Ideal Glass States Are Not Purely Vibrational: Insight from Randomly Pinned Glasses

We use computer simulations to probe the thermodynamic and dynamic properties of a glass former that undergoes an ideal glass transition because of the presence of randomly pinned particles. We find that even deep in the equilibrium glass state, the system relaxes to some extent because of the presence of localized excitations that allow the system to access different inherent structures, thus giving rise to a nontrivial contribution to the entropy. By calculating with high accuracy the vibrational part of the entropy, we show that also in the equilibrium glass state thermodynamics and dynamics give a coherent picture, and that glasses should not be seen as a disordered solid in which the particles undergo just vibrational motion but instead as a system with a highly nonlinear internal dynamics.

Figure 1

(a) Time dependence of the mean squared displacement $\mathrm{\Delta }(t)$ for different concentrations of pinned particles, $c$, at $T=0.45$ for $N=1200$. The horizontal dashed line is the height of the plateau for $c=0.2$. (b) The dynamic overlap function $Q(t)$ at $T=0.45$ for $N=1200$ and concentrations $c$ at which the system is in the equilibrium glass state.
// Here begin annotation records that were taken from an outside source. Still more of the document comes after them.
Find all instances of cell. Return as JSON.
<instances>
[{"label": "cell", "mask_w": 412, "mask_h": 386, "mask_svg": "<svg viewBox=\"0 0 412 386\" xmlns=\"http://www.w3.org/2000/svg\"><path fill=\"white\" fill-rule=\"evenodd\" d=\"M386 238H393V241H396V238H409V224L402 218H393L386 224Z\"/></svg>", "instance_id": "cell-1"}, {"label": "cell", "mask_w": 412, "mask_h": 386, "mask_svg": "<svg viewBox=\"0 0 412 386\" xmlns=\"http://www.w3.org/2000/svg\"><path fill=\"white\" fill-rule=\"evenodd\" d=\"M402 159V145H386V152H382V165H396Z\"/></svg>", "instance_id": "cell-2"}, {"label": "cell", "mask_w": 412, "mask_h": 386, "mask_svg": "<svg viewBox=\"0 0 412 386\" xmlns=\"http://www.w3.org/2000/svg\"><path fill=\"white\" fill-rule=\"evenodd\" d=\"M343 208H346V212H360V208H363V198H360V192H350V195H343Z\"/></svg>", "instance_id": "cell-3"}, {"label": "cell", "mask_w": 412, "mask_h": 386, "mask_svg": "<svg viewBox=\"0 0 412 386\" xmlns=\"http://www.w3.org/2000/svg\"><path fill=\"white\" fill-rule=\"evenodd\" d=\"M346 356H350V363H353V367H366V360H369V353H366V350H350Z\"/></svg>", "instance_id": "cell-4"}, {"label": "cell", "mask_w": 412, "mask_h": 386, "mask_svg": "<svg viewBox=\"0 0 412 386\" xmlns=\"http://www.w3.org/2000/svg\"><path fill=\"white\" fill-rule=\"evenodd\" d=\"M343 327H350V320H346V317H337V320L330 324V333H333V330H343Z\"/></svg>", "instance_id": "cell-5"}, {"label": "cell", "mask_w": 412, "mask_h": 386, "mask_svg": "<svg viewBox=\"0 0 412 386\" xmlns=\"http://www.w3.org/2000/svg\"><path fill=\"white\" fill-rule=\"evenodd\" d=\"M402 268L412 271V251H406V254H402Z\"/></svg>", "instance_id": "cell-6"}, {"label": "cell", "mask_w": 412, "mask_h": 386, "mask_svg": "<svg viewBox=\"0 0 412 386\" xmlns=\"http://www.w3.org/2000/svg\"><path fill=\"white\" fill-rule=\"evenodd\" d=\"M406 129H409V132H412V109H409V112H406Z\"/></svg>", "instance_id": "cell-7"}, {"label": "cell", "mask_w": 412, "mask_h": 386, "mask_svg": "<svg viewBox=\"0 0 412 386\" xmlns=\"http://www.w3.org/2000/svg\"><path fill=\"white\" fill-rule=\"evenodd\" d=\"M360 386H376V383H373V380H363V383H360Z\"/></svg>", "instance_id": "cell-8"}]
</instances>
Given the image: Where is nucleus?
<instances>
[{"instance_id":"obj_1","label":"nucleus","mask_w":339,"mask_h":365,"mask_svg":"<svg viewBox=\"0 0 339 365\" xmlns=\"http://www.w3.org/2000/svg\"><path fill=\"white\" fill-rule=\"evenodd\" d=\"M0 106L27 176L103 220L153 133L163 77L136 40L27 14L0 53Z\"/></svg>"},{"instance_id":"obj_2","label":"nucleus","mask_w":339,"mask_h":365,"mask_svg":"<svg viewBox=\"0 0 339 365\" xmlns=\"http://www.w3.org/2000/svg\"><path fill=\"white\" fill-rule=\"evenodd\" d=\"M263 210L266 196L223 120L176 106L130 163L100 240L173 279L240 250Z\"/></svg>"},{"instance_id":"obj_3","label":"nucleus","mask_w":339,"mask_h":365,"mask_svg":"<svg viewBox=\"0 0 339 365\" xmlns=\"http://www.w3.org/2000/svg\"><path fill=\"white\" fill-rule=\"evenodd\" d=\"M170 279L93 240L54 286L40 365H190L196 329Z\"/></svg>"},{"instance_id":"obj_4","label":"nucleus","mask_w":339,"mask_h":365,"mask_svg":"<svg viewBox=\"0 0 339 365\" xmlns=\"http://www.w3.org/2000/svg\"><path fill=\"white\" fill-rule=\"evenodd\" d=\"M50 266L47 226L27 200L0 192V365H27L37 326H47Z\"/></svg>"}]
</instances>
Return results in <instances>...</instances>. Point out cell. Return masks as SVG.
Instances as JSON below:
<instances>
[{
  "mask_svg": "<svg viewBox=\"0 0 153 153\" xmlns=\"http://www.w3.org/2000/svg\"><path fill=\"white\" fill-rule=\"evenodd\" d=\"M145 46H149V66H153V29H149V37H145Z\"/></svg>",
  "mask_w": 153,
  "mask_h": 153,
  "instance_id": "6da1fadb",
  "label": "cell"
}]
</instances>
The horizontal dashed arrows are the static overlap functions $Q^{(\mathrm{static})}$ evaluated from the parallel tempering simulations. The inset shows the state points for the presented $Q(t)$ in the phase diagram from Ref. [18].

Figure 2

The mean-squared displacement ${\mathrm{\Delta }}_{\alpha }$ at $T=0.45$ for $N=1200$ used for the Frenkel-Ladd thermodynamic integration. The horizontal dashed line is the plateau height for $c=0.2$ shown in Fig. 1. The solid line corresponds to the behavior of the Einstein solid, ${\mathrm{\Delta }}_{\alpha }=3/(2\alpha )$.

Figure 3

(a) $c$ dependence of the total entropy $s_{\mathrm{tot}}$, as well as different estimates of the vibrational entropy. (b) $c$ dependence of $s_{\mathrm{tot}}-s_{\mathrm{vib}}$. The open and filled symbols are for $N=300$ and $N=1200$, respectively. The horizontal arrows locate $T_K(c)$, where the skewness of the overlap distribution becomes zero [18].

Figure 4

(a)–(c): $e_{\mathrm{IS}}(t)$ at $T=0.45$ and $c=0.2$ for $N=300$ samples with (a) $10^4$ and (b) $10^8$ MC time steps, and with (c) $2\times {10}^9$ PT time step. Different lines correspond to different samples. (d)–(f): Superposition of the corresponding snapshots (sample 1) of the IS configurations with (d) $10^4$ and (e) $10^8$ MC time steps, and with (f) $2\times {10}^9$ PT time step. Pinned particles are shown in red (reduced in size to 0.5), and nonpinned A and B particles are shown in gray and blue, respectively.